The basis for the most accurate martian regolith simulant we can make is a material called Saddleback basalt. This is volcanic rock that once flowed as lava out of Saddleback mountain in the Mojave desert. As part of my continuing project to see if it’s possible to turn martian regolith into soil, I drove down to the small town of Boron, CA to hunt for Saddleback basalt and the organisms that call it home.

The desert outside of Boron, CA.

For a quick overview of the formation I was looking for, here’s a diagram of the different layers in the nearby borax mine:

You can see that there’s an area of Saddleback basalt that is still at the surface, that hasn’t been subducted by tectonic activity. That’s where I planned to take samples, near the original source of the lava flow. Boron, CA takes it name from the massive borax mine right next to, which is the largest in the world and the largest open pit mine in California. Here’s a couple pictures of the mining operation:

Borax and boric acid refinery
The mine pit. White areas are borate, black areas are Saddleback basalt, green areas are shale, and the brown region near the top is sandstone. Each of those ledges you see is 50 feet high.
Borate ore

The area I was heading for was just behind the borate mine, behind the top-most blue circle:

Blue circles are old Saddleback basalt flows.

I drove down a dirt road for a while until I got behind the larger mountain. In the picture below, you can see the mountain in the top blue circle to the right, and the lower circled mountain straight ahead.

You see some weird stuff in the desert. This is what greeted me as I drove through the open gate behind the mountain near what I think is an old basalt quarry:

Totally normal.

At this point, I should mention that I had been warned about “desert rats”, people who live in the desert and don’t like to be bothered. A possibly related piece of trivia is that these areas see a lot of meth production and use. But on the other side of the gate, it looked like another planet.

Hello from Mars

I collected several samples around this location. I’ll be sending them off to a lab to get an organism survey done and see what bacteria, fungi, and other life is in them. The material here is basically a soil version of martian regolith, minus some ingredients. So I want to see if whatever lives in this soil can also survive in regolith and help turn that regolith into soil. Here’s some pictures of the samples I took:

A Saddleback basalt rock, about 10 pounds.

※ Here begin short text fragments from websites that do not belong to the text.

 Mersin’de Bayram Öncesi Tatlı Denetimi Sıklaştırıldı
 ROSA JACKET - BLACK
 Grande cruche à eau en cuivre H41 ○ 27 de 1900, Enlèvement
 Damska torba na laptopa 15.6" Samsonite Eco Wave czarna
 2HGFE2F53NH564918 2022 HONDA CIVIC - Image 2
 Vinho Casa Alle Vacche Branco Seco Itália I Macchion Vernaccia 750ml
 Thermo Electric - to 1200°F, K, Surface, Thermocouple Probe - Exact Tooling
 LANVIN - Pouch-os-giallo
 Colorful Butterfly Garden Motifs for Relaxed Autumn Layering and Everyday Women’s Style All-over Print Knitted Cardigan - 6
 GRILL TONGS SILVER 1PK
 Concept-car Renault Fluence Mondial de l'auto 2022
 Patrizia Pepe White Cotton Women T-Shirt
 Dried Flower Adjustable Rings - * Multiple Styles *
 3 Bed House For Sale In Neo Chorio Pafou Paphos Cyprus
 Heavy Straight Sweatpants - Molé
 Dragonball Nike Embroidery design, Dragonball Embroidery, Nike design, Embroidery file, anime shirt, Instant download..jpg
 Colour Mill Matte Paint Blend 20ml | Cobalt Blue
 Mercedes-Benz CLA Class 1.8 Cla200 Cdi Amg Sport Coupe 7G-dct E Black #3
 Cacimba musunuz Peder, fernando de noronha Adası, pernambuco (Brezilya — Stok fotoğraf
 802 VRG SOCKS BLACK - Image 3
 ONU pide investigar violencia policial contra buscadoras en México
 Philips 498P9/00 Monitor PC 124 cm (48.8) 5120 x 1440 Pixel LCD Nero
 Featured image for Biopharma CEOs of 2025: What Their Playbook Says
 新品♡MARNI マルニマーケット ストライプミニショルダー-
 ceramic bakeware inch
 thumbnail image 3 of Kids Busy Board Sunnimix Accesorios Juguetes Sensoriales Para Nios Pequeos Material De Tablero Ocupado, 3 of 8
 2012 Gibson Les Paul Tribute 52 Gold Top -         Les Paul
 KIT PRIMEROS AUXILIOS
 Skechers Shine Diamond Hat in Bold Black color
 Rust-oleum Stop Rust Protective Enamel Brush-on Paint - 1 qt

3 soil samples taken near the basalt quarry. One is from the surface, one is from about 2 inches underground, and one is from near the roots of a small shrub.
Macro shot of soil.
Honey mesquite clippings

Mesquite trees are a particularly interesting organism to me in this project, for reasons I’ll elaborate on later. The mesquite clippings were taken in an attempt to find a local variety of mesquite that is adapted to that specific environment and soil. The idea is that there will be genetic and epigenetic features that make that plant especially fit for soil that is close to martian regolith. Unfortunately, I didn’t see any mesquite trees at all in the basalt area. I took these clippings from a tree growing in a mix of sandstone, shale, and basalt. The tree was growing in someone’s front yard, and I suspected that it might have been planted there for landscaping. This suspicion was later proven correct when I looked at the Google streetview for that location and saw images from 2008 that did not include that tree. So I know it can’t have been living there for longer than about 10 years. Because this was the only mesquite that I could find, I took some clippings anyway. There’s another location very close to the basalt quarry (although not growing directly in the basalt soil) that has some old mesquite trees, but I couldn’t access it. There’s actually an old Air Force base, which was later turned into a penal colony just outside of Boron.

The blue circle contains the penal colony ruins.

It’s now home to an FAA surveillance radar, and thus illegal to go into. If you look on Google streetview at pictures trespassers have taken, you can see what look like several mesquite trees.

I think I see mesquite trees on either side of the road.

I suspect these trees were also planted for landscaping, but if they were planted when these houses were built, that makes them about 40 years old. It’s unlikely I’ll be able to get permission to get in here, so I’m going to get more mesquite samples from other places in the Mojave desert. They won’t be growing in as similar conditions as if they were directly in Saddleback basalt, but the Mojave desert in general is not too dissimilar from martian regolith.

Anyway, I started some tissue cultures from the mesquite branch I took. Here they are.

I have no idea if these will work, but I hope so. The media is specifically designed for this species, so it should take. We’ll see.

Last random picture from my trip: this speed limit sign spotted in the borax mine facility.

Bonus: most specific speed limit ever.